## Short problem
Drop the pictures from the entries below, then reproduce the rest exactly.

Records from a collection
++++++

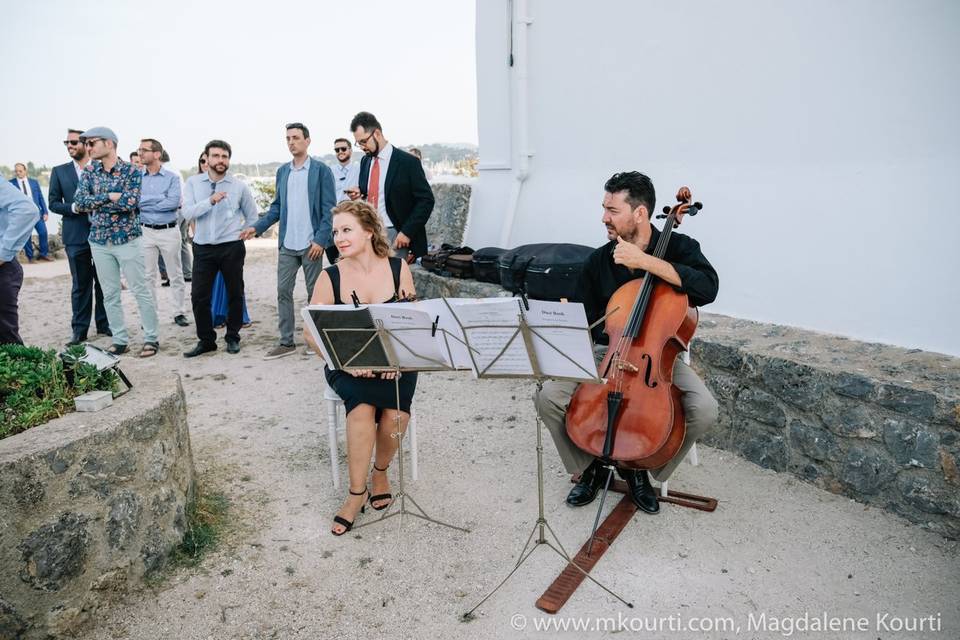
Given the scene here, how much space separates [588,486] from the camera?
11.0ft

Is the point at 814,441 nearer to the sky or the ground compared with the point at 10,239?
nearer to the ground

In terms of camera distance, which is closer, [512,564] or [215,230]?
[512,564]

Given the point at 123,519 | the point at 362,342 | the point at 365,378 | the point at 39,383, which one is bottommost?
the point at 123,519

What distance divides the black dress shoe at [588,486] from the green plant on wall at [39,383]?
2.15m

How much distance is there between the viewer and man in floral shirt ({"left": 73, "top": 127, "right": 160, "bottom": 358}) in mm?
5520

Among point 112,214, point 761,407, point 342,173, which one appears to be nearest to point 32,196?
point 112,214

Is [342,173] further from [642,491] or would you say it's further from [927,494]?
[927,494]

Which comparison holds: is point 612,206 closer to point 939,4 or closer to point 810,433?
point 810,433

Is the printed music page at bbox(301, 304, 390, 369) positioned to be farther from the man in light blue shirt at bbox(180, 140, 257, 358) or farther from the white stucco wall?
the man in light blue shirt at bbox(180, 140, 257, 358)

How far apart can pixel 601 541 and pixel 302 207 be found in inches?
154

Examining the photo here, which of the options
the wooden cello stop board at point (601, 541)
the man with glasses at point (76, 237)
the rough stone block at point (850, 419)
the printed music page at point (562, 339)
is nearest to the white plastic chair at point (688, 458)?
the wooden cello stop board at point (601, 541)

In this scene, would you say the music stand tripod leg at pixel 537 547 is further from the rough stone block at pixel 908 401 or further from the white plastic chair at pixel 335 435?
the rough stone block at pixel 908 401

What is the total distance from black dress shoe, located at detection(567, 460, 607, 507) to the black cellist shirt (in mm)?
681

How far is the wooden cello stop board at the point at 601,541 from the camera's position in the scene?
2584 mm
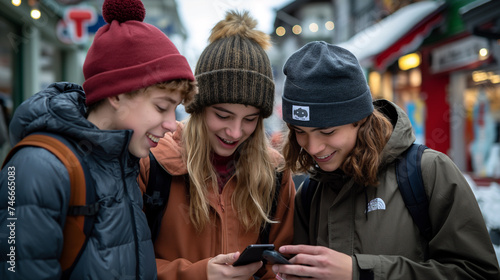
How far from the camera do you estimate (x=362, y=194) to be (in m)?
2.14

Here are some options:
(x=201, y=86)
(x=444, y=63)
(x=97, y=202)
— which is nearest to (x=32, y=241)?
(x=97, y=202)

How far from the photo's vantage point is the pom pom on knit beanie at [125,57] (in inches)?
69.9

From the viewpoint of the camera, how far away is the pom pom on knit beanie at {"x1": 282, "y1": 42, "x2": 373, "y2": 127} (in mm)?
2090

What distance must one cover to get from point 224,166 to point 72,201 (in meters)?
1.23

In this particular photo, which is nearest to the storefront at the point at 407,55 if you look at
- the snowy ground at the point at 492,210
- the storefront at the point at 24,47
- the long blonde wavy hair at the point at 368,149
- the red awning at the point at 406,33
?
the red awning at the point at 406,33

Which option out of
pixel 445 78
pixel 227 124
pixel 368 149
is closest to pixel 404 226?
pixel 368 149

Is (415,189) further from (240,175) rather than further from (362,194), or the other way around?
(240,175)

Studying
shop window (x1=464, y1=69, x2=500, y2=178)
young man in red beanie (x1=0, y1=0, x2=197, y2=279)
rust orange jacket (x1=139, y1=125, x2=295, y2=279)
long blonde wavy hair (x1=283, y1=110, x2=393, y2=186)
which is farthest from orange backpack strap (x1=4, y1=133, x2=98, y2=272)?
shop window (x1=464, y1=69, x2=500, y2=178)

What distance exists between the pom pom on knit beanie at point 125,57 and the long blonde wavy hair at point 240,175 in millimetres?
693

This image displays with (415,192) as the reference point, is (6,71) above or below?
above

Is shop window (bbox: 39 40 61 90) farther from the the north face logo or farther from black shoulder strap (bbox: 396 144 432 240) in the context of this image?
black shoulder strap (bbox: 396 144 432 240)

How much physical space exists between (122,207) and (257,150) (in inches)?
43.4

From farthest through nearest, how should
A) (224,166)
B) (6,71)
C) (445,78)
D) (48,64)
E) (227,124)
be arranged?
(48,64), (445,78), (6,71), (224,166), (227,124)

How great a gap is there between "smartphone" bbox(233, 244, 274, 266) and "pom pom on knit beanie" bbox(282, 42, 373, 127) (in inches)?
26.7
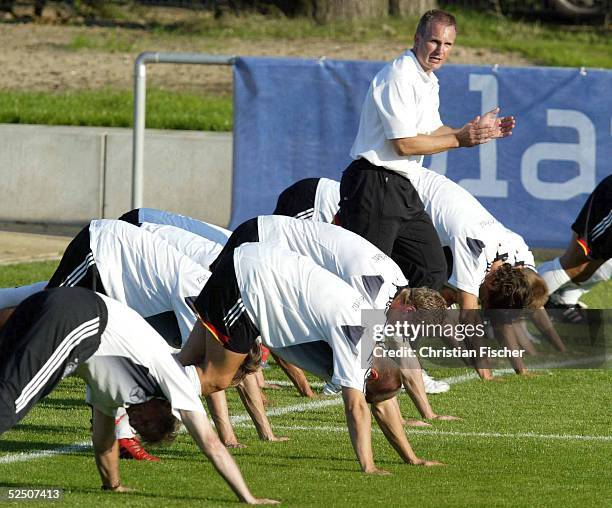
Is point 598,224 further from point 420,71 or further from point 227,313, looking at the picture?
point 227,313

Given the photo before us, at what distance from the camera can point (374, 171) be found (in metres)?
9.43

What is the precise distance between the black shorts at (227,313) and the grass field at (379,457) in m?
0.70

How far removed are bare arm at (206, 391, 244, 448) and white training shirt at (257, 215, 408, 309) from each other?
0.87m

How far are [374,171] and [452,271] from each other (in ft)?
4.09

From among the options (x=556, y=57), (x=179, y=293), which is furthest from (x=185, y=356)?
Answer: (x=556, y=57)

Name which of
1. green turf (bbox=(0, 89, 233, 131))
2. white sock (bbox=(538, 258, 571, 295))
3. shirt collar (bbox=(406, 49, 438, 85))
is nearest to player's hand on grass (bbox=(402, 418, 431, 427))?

++++++

## Complete output
Given the scene here, how much space separates [588,486] from the camera?
11.0ft

Is the point at 814,441 nearer to the sky or the ground compared with the point at 10,239?
nearer to the ground

In terms of camera distance, which is closer, [512,564] or [215,230]?
[512,564]

Given the point at 123,519 | the point at 362,342 | the point at 365,378 | the point at 39,383, which one is bottommost?
the point at 123,519

What distance divides the black dress shoe at [588,486] from the green plant on wall at [39,383]?
2.15m

How much distance is there between the viewer and man in floral shirt ({"left": 73, "top": 127, "right": 160, "bottom": 358}) in mm?
5520

Among point 112,214, point 761,407, point 342,173, which one appears to be nearest to point 32,196?
point 112,214

Is [342,173] further from [642,491] or would you say it's further from [927,494]?
[927,494]

Which comparison holds: is point 612,206 closer to point 939,4 or closer to point 810,433?
point 810,433

Is the printed music page at bbox(301, 304, 390, 369) positioned to be farther from the man in light blue shirt at bbox(180, 140, 257, 358) or farther from the white stucco wall?
the man in light blue shirt at bbox(180, 140, 257, 358)

How far apart can pixel 601 541 and pixel 302 207 be found in inches?
154

Examining the photo here, which of the options
the wooden cello stop board at point (601, 541)
the man with glasses at point (76, 237)
the rough stone block at point (850, 419)
the printed music page at point (562, 339)
is nearest to the white plastic chair at point (688, 458)?
the wooden cello stop board at point (601, 541)

In this scene, would you say the music stand tripod leg at pixel 537 547 is further from the rough stone block at pixel 908 401 or further from the white plastic chair at pixel 335 435?
the rough stone block at pixel 908 401

What is the total distance from black dress shoe, located at detection(567, 460, 607, 507) to the black cellist shirt (in mm)?
681

How far is the wooden cello stop board at the point at 601,541 from the camera's position in the scene?
2584 mm
How far from the camera do you estimate (x=362, y=194) to be (in m)?
2.14

Here are some options:
(x=201, y=86)
(x=444, y=63)
(x=97, y=202)
— which is nearest to (x=32, y=241)?
(x=97, y=202)

How far from the photo's vantage point is the pom pom on knit beanie at [125,57] (in inches)?
69.9

From the viewpoint of the camera, how far away is the pom pom on knit beanie at {"x1": 282, "y1": 42, "x2": 373, "y2": 127} (in mm)?
2090

What distance must one cover to get from point 224,166 to point 72,201 (in meters)?
1.23

In this particular photo, which is nearest to the storefront at the point at 407,55 if you look at
- the snowy ground at the point at 492,210
- the storefront at the point at 24,47
- the long blonde wavy hair at the point at 368,149
- the red awning at the point at 406,33
?
the red awning at the point at 406,33

Which option out of
pixel 445 78
pixel 227 124
pixel 368 149
is closest to pixel 404 226?
pixel 368 149

Is (415,189) further from (240,175) rather than further from (362,194), or the other way around?
(240,175)

Studying
shop window (x1=464, y1=69, x2=500, y2=178)
young man in red beanie (x1=0, y1=0, x2=197, y2=279)
rust orange jacket (x1=139, y1=125, x2=295, y2=279)
long blonde wavy hair (x1=283, y1=110, x2=393, y2=186)
which is farthest from orange backpack strap (x1=4, y1=133, x2=98, y2=272)?
shop window (x1=464, y1=69, x2=500, y2=178)

What distance exists between the pom pom on knit beanie at point 125,57 and the long blonde wavy hair at point 240,175 in millimetres?
693

This image displays with (415,192) as the reference point, is (6,71) above or below?
above

Is shop window (bbox: 39 40 61 90) farther from the the north face logo or farther from black shoulder strap (bbox: 396 144 432 240) in the context of this image?
black shoulder strap (bbox: 396 144 432 240)

How much physical space exists between (122,207) and (257,150) (in inches)?
43.4

From farthest through nearest, how should
A) (224,166)
B) (6,71)
C) (445,78)
D) (48,64)
E) (227,124)
be arranged?
(48,64), (445,78), (6,71), (224,166), (227,124)

How great a gap is there between "smartphone" bbox(233, 244, 274, 266) and "pom pom on knit beanie" bbox(282, 42, 373, 127) (in inches)?
26.7
Is point 598,224 further from point 420,71 or further from point 227,313, looking at the picture?
point 227,313

Given the photo before us, at what distance from the camera can point (374, 171) be found (in metres)?
9.43

What is the precise distance between the black shorts at (227,313) and the grass field at (379,457) in m?
0.70

How far removed are bare arm at (206, 391, 244, 448) and white training shirt at (257, 215, 408, 309) from each other?
0.87m

How far are [374,171] and [452,271] from each other (in ft)?
4.09

From among the options (x=556, y=57), (x=179, y=293), which is furthest from (x=185, y=356)?
Answer: (x=556, y=57)

Name which of
1. green turf (bbox=(0, 89, 233, 131))
2. white sock (bbox=(538, 258, 571, 295))
3. shirt collar (bbox=(406, 49, 438, 85))
is nearest to player's hand on grass (bbox=(402, 418, 431, 427))?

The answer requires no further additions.